The bill directs the FTC to establish and promulgate, within 18 months from its enactment, standards that establish an online opt-out mechanism that allows consumers to stop the collection or use of any covered information and to require a covered entity to honor such individuals’ opt-out decisions. Moreover, covered entities are required to disclose their information collection and use-practices, and have processes and procedures in place to abstain from the collection of covered information from those consumers that have opted-out of such collection or use, unless the consumer changes his/her opt-out preferences. Moreover, the FTC is given the authority to prescribe regulations it feels are necessary to carry out the purposes of this bill, to perform random audit of covered entities for investigative purposes to ensure compliance with the regulations, and to take any action it deems necessary to monitor, implement and enforce the regulations.

Sensitive to the realities that there are many uses of data, the bill enumerates several data uses that the FTC may exempt from some or all of the regulations. For example, the bill contemplates that there are data uses where consumer choice is not necessary, including analyzing data related to use of a product (e.g., web metrics), customer service, basic business functions (e.g., accounting, inventory, quality assurance and supply chain management), protecting or defending one’s rights or property, and compliance with applicable federal, state or local laws.

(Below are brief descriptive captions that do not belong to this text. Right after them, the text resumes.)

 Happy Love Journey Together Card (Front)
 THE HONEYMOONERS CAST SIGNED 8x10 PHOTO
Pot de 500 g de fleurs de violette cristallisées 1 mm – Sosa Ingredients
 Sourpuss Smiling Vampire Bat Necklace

The Speier bill provides that a violation of the regulation amounts to a deceptive and unfair advertising and marketing practice, under 18(a)(1)(B) of the Federal Trade Commission Act (15 U.S.C. 57a(a)(1)(B)). In contrast to the Rush bill, Speier’s bill more closely follows the recent FTC report on Privacy, which asked for comment on a proposed do-not-track mechanism. While the Rush bill contemplates the FTC establishing rules to implement his Best Practices for Online Privacy initiative, Speier’s bill goes further by specifically empowering the FTC under Section 553 of Title 5 to prosecute deceptive and unfair advertising practices. The most immediate challenges facing Speier: no GOP co-sponsor, she’s not a member of the House Energy and Commerce Committee, and the likelihood that we’ll see several more privacy bills introduced in the coming weeks and months.

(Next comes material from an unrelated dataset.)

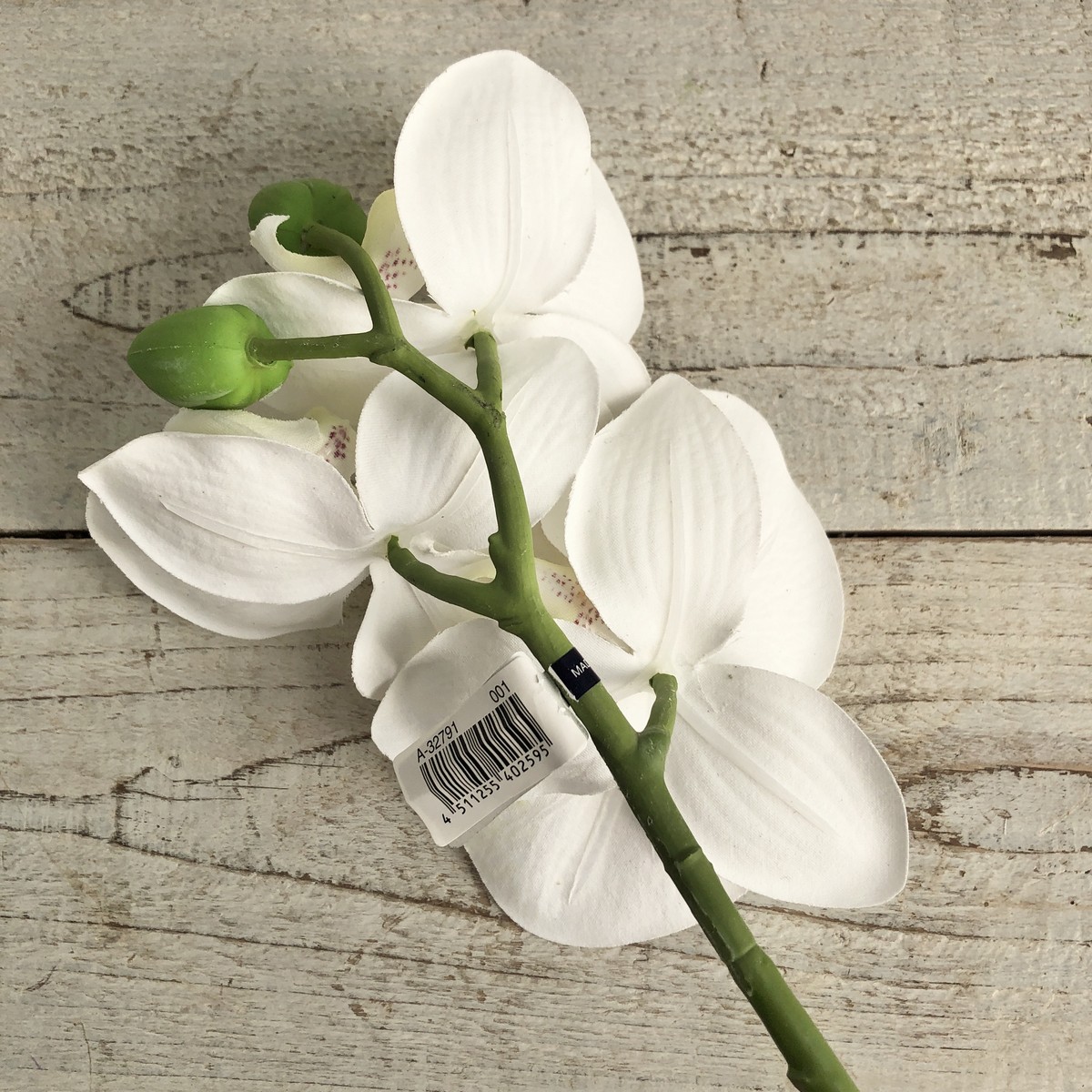 即日☆【造花】アスカ/コチョウランピック×3 つぼみ×2 ホワイト/A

Senate Judiciary Committee on Privacy, Technology and the Law

Lastly, on February 14, 2011, Sen. Patrick Leahy (D-Vt.), Chairman of the Senate Judiciary Committee, announced the creation of a subcommittee on Privacy, Technology and the Law. The subcommittee will be chaired by Sen. Al Franken (D-Minn.), and its jurisdiction will include oversight of laws and policies that govern the commercial collection, use and dissemination of personal information. Both the niche and agenda of this subcommittee remains somewhat in flux, as is the manner in which this committee will navigate the choppy and increasingly crowded privacy waters. While this subcommittee will increase the Senate’s focus on privacy issues, it is likely to encounter both political and jurisdictional conflicts with the Financial Services and Commerce Committees when proposing legislation.

Why This Is Important

While Congress continues to consider and debate various incarnations of a privacy law and model, this issue is clearly picking up momentum. There is also fervent activity within the states and courts, as privacy causes of action continue to be used by class-action plaintiff attorneys. With the FTC and DOC both issuing final privacy reports this year, 2011 promises to be an interesting year in the privacy world.